She has been a member of the varsity team at the River City High School since she was a freshman. Before she signed a letter of intent in February 2016, as she was a senior, to join St. Mary's tram, she played five years in the school team, scored some great goals and has won some games with her athletic ability. She was four year varsity letterwinner and Tri-County Conference three-time Most Valuable Player. She scored 40 goals in 22 matches as junior and 123 goals in 83 varsity high school games.

During her college years at the Saint Mary's College of California between 2016 and 2019, she was a member of the college soccer women's team Gaels. In the four seasons, she appeared in 77 games and scored 11 goals in total.

== Club career ==
Crim made her first professional contract with the Israeli club Hapoel Ra'anana for the 2021–22 Ligat Nashim season.

For the next season, Crim transferred to another Israeli club Maccabi Kishronot Hadera.

At the end of August 2023, Crim signed a contract with the Polish club Pogoń Szczecin.
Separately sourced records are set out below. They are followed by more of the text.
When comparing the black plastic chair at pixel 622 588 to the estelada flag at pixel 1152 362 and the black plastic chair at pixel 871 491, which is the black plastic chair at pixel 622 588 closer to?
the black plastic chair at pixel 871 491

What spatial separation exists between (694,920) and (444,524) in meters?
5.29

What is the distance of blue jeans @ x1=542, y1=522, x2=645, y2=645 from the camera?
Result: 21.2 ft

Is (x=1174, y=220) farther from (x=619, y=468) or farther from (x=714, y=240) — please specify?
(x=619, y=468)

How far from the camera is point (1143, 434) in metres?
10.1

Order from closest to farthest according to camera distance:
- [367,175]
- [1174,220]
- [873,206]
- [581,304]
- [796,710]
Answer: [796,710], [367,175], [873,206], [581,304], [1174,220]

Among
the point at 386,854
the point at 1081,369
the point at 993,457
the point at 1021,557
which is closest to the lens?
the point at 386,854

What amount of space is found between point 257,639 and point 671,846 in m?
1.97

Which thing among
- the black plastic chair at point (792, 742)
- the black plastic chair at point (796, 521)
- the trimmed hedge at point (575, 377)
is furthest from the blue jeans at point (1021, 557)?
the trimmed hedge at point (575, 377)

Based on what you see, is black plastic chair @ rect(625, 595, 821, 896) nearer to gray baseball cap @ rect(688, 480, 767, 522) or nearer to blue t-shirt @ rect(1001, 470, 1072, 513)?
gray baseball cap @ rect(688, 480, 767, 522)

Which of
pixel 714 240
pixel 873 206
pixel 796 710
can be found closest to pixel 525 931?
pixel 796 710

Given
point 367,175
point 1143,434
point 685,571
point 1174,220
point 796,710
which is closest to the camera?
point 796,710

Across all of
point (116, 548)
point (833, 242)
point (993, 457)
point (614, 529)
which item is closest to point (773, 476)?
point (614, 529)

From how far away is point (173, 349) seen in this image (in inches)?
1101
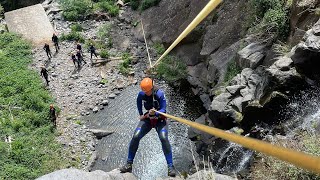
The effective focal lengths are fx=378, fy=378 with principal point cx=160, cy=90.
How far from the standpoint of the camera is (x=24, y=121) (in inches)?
642

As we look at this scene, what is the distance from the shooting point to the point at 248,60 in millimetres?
13664

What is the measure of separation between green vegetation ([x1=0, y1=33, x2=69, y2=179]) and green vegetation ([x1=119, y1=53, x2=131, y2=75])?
Answer: 4.09 meters

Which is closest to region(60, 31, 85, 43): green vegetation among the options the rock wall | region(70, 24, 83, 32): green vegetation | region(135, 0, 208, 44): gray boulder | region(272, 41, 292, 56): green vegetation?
region(70, 24, 83, 32): green vegetation

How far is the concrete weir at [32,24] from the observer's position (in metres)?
23.4

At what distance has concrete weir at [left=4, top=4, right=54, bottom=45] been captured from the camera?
23.4 m

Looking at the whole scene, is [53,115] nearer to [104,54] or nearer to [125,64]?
[125,64]

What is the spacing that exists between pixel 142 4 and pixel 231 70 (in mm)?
10595

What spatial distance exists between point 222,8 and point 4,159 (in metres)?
12.6

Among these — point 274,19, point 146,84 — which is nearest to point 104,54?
point 274,19

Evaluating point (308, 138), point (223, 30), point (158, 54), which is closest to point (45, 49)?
point (158, 54)

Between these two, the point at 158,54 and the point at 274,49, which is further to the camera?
the point at 158,54

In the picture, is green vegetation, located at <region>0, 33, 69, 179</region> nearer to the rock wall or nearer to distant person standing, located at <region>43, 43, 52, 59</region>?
distant person standing, located at <region>43, 43, 52, 59</region>

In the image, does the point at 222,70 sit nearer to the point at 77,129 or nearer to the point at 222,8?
the point at 222,8

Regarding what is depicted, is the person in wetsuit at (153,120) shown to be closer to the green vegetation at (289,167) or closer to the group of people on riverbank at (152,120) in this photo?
the group of people on riverbank at (152,120)
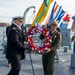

She appeared in 21 league matches, scoring nine goals across the 2023–24 season. Together with her team, in June 2024, she won the Ekstraliga title. In July 2024, she extended her contract for one more year. In the 2024–25 season, she played in two qualifying matches for the 2024–25 UEFA Women's Champions League, scoring one goal in a match against the Israeli team Kiryat Gat.

In the beginning of July 2025, Crim signed with Turkish Super League club Trabzon.